[Short problem]
Copy the following rows word for word, leaving out the pictures.

[Excerpted data]
>> BEGIN
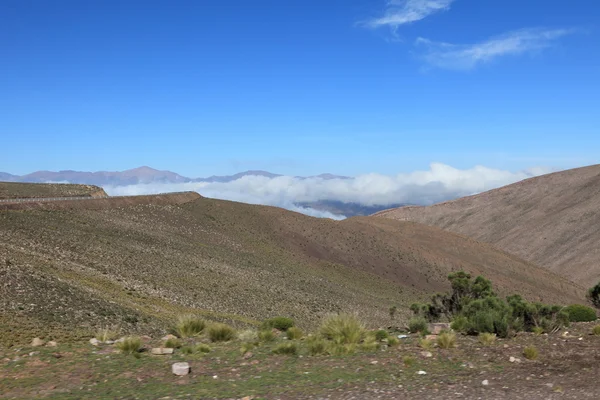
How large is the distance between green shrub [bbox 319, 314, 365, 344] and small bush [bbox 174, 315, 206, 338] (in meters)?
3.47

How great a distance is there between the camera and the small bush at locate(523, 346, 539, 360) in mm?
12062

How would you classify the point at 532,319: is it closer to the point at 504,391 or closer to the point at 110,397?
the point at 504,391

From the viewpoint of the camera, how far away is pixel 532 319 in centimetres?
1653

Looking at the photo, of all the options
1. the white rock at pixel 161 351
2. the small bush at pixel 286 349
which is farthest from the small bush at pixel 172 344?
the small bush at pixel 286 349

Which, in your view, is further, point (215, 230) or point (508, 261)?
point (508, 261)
>> END
[Result]
How large is the distance between green shrub [bbox 319, 314, 365, 344] and small bush [bbox 174, 315, 206, 338] (in meters)?
3.47

How great a distance is there between the camera and the small bush at locate(523, 346, 539, 360) in mm?
12062

How would you classify the point at 532,319: is it closer to the point at 504,391 or closer to the point at 110,397?
the point at 504,391

From the viewpoint of the camera, how far away is pixel 532 319 in centimetres?
1653

Looking at the photo, of all the options
1. the white rock at pixel 161 351
2. the small bush at pixel 286 349
which is farthest from the small bush at pixel 172 344?
the small bush at pixel 286 349

Which, in your view, is further, point (215, 230) or point (508, 261)?
point (508, 261)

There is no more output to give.